- DIRECTIONS -
Every record below should be printed exactly as given.

(Scene-based spatial questions)
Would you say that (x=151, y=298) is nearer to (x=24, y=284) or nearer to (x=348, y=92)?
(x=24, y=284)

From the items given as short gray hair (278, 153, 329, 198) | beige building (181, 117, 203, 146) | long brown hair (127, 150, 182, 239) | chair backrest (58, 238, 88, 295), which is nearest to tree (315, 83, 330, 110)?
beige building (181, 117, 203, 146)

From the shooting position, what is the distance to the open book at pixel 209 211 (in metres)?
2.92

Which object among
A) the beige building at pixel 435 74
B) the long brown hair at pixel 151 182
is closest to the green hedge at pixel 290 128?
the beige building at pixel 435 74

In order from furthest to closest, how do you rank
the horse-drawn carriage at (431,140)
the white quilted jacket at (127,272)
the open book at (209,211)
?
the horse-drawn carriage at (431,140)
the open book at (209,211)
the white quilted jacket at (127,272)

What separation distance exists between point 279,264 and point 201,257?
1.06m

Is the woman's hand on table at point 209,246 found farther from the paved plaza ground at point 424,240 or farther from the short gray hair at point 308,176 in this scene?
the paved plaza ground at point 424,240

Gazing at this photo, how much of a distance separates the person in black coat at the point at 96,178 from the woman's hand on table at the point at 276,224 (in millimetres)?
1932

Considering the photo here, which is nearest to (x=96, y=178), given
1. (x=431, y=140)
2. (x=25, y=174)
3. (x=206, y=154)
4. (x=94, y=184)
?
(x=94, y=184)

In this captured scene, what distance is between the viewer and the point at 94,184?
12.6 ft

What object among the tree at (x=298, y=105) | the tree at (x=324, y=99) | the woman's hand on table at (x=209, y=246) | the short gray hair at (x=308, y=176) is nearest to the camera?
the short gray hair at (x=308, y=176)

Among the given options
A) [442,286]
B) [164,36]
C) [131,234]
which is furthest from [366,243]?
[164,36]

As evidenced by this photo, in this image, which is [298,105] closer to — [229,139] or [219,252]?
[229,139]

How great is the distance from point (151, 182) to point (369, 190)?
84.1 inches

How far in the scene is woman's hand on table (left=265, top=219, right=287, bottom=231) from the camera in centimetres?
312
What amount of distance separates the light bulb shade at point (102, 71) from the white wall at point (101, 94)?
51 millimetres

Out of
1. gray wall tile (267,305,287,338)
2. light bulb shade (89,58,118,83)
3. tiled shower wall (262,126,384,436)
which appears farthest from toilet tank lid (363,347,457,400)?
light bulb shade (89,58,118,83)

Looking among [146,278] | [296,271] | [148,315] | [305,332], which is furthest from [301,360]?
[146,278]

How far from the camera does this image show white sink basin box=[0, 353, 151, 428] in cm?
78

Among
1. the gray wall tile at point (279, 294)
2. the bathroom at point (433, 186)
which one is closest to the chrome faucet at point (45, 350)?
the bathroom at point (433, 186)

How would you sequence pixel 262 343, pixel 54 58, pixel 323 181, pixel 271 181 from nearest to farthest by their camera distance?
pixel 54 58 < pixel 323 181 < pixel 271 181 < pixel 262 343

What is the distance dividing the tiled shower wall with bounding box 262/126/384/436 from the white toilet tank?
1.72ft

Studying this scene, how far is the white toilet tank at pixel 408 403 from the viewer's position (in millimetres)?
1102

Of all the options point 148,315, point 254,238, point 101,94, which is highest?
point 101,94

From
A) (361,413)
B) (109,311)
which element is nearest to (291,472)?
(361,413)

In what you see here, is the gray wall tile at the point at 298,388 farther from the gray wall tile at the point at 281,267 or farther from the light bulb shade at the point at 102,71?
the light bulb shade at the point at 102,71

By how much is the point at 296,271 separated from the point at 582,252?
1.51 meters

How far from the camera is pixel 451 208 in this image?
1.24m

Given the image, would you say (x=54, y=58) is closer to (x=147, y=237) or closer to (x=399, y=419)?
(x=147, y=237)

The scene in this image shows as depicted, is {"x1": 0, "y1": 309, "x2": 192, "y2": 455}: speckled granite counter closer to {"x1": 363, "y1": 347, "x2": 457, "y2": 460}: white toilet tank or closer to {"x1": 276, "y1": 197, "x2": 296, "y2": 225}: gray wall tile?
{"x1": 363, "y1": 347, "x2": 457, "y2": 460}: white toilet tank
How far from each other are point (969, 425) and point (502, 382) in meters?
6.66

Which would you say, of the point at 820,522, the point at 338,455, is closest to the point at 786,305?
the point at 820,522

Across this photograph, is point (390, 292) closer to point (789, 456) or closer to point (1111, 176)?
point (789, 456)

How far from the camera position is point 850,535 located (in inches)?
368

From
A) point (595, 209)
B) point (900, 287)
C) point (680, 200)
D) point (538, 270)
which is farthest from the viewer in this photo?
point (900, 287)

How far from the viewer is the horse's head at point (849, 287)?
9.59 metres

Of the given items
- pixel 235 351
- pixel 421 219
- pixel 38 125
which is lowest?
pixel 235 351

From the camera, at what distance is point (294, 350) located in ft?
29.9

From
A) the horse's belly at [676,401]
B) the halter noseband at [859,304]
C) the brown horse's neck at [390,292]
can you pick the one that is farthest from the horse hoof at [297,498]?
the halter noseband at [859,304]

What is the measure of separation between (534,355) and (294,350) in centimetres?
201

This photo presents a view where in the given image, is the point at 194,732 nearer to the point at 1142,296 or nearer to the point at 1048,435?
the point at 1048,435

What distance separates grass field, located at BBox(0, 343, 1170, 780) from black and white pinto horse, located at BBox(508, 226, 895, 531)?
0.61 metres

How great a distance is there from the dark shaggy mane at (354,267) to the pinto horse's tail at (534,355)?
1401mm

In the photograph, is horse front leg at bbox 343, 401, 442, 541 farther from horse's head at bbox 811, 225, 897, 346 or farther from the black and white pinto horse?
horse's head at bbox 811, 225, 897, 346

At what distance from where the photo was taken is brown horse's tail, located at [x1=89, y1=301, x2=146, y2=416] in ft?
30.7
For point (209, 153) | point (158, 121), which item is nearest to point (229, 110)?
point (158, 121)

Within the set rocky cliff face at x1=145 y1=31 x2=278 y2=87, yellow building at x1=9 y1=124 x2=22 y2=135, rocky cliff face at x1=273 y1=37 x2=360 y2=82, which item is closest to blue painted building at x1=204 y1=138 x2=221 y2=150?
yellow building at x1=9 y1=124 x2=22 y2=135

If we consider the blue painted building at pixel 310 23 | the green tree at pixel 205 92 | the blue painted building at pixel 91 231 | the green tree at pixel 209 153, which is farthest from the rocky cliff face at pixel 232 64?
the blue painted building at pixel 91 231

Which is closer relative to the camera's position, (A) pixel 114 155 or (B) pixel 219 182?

- TASK RESPONSE -
Would you say that (x=151, y=298) is nearer to (x=24, y=284) or nearer to (x=348, y=92)?
(x=24, y=284)

From the items given as short gray hair (278, 153, 329, 198) | beige building (181, 117, 203, 146) | long brown hair (127, 150, 182, 239) | chair backrest (58, 238, 88, 295), which is nearest to tree (315, 83, 330, 110)?
beige building (181, 117, 203, 146)

From the shooting position, what is the distance to the open book at pixel 209 211 (in metres)?
2.92

Which object among
A) the beige building at pixel 435 74
B) the long brown hair at pixel 151 182
is closest to the green hedge at pixel 290 128?
the beige building at pixel 435 74

In order from furthest to closest, how do you rank
the horse-drawn carriage at (431,140)
the white quilted jacket at (127,272)
the open book at (209,211)
?
the horse-drawn carriage at (431,140)
the open book at (209,211)
the white quilted jacket at (127,272)

What separation distance exists between point 279,264 and point 201,257?
1.06m

Is the woman's hand on table at point 209,246 found farther from the paved plaza ground at point 424,240 or farther from the short gray hair at point 308,176 in this scene?
the paved plaza ground at point 424,240

Gazing at this photo, how much of a distance separates the person in black coat at the point at 96,178 from the woman's hand on table at the point at 276,224 (in millimetres)?
1932

Considering the photo here, which is nearest to (x=96, y=178), given
1. (x=431, y=140)
2. (x=25, y=174)
3. (x=206, y=154)
4. (x=94, y=184)
?
(x=94, y=184)

In this captured scene, what distance is between the viewer and the point at 94,184?
12.6 ft

What object among the tree at (x=298, y=105) | the tree at (x=324, y=99) | the woman's hand on table at (x=209, y=246) | the short gray hair at (x=308, y=176) is nearest to the camera?
the short gray hair at (x=308, y=176)

Among the given options
A) [442,286]
B) [164,36]
C) [131,234]
which is furthest from [366,243]?
[164,36]

As evidenced by this photo, in this image, which is [298,105] closer to — [229,139] or [219,252]?
[229,139]

How great is the distance from point (151, 182) to point (369, 190)?
84.1 inches

How far in the scene is woman's hand on table (left=265, top=219, right=287, bottom=231) from the camera in centimetres?
312
What amount of distance separates the light bulb shade at point (102, 71) from the white wall at point (101, 94)?
51 millimetres

Out of
1. gray wall tile (267,305,287,338)
2. light bulb shade (89,58,118,83)
3. tiled shower wall (262,126,384,436)
which appears farthest from toilet tank lid (363,347,457,400)?
light bulb shade (89,58,118,83)

Looking among [146,278] | [296,271] | [148,315] | [305,332], which is furthest from [301,360]?
[146,278]

How far from the camera does this image show white sink basin box=[0, 353, 151, 428] in cm?
78

Among
1. the gray wall tile at point (279, 294)
2. the bathroom at point (433, 186)
which one is closest to the chrome faucet at point (45, 350)?
the bathroom at point (433, 186)

How would you sequence pixel 262 343, pixel 54 58, pixel 323 181, pixel 271 181 from nearest to farthest by their camera distance?
pixel 54 58 < pixel 323 181 < pixel 271 181 < pixel 262 343

What is the distance dividing the tiled shower wall with bounding box 262/126/384/436 from the white toilet tank?
1.72ft

Studying this scene, how far is the white toilet tank at pixel 408 403 from the viewer's position (in millimetres)?
1102

Of all the options point 148,315, point 254,238, point 101,94, which is highest?
point 101,94

From
A) (361,413)
B) (109,311)
which element is nearest to (291,472)?
(361,413)

In what you see here, is the gray wall tile at the point at 298,388 farther from the gray wall tile at the point at 281,267 or farther from the light bulb shade at the point at 102,71?
the light bulb shade at the point at 102,71

By how much is the point at 296,271 separated from the point at 582,252?
1.51 meters

How far from the camera is pixel 451 208 in this image?
1.24m

Given the image, would you say (x=54, y=58) is closer to (x=147, y=237) or closer to (x=399, y=419)?
(x=147, y=237)

The scene in this image shows as depicted, is {"x1": 0, "y1": 309, "x2": 192, "y2": 455}: speckled granite counter closer to {"x1": 363, "y1": 347, "x2": 457, "y2": 460}: white toilet tank or closer to {"x1": 276, "y1": 197, "x2": 296, "y2": 225}: gray wall tile?
{"x1": 363, "y1": 347, "x2": 457, "y2": 460}: white toilet tank
How far from each other are point (969, 425) and point (502, 382) in meters?
6.66

Which would you say, of the point at 820,522, the point at 338,455, is closest to the point at 786,305?
the point at 820,522

Across this photograph, is point (390, 292) closer to point (789, 456) or closer to point (1111, 176)?
point (789, 456)

How far from the camera position is point 850,535 located (in inches)?
368

From
A) point (595, 209)
B) point (900, 287)
C) point (680, 200)
D) point (538, 270)
which is farthest from the viewer in this photo?
point (900, 287)

How far from the viewer is the horse's head at point (849, 287)?
9.59 metres

Of the given items
- pixel 235 351
- pixel 421 219
- pixel 38 125
which is lowest?
pixel 235 351

From the camera, at what distance is point (294, 350) located in ft?
29.9

From
A) the horse's belly at [676,401]
B) the halter noseband at [859,304]
C) the brown horse's neck at [390,292]
can you pick the one that is farthest from the horse hoof at [297,498]?
the halter noseband at [859,304]

What is the measure of separation between (534,355) and (294,350) in centimetres?
201

This photo presents a view where in the given image, is the point at 194,732 nearer to the point at 1142,296 or nearer to the point at 1048,435?
the point at 1048,435

What distance separates grass field, located at BBox(0, 343, 1170, 780) from black and white pinto horse, located at BBox(508, 226, 895, 531)?
0.61 metres

How great a distance is there from the dark shaggy mane at (354,267) to the pinto horse's tail at (534,355)?
1401mm

In the photograph, is horse front leg at bbox 343, 401, 442, 541 farther from horse's head at bbox 811, 225, 897, 346 or farther from the black and white pinto horse?
horse's head at bbox 811, 225, 897, 346

At what distance from where the photo was taken is brown horse's tail, located at [x1=89, y1=301, x2=146, y2=416] in ft?
30.7
For point (209, 153) | point (158, 121), which item is nearest to point (229, 110)?
point (158, 121)

Within the set rocky cliff face at x1=145 y1=31 x2=278 y2=87, yellow building at x1=9 y1=124 x2=22 y2=135, rocky cliff face at x1=273 y1=37 x2=360 y2=82, which item is closest to blue painted building at x1=204 y1=138 x2=221 y2=150?
yellow building at x1=9 y1=124 x2=22 y2=135

If we consider the blue painted building at pixel 310 23 | the green tree at pixel 205 92 | the blue painted building at pixel 91 231 | the green tree at pixel 209 153, which is farthest from the rocky cliff face at pixel 232 64?
the blue painted building at pixel 91 231

Which is closer relative to the camera's position, (A) pixel 114 155 or (B) pixel 219 182?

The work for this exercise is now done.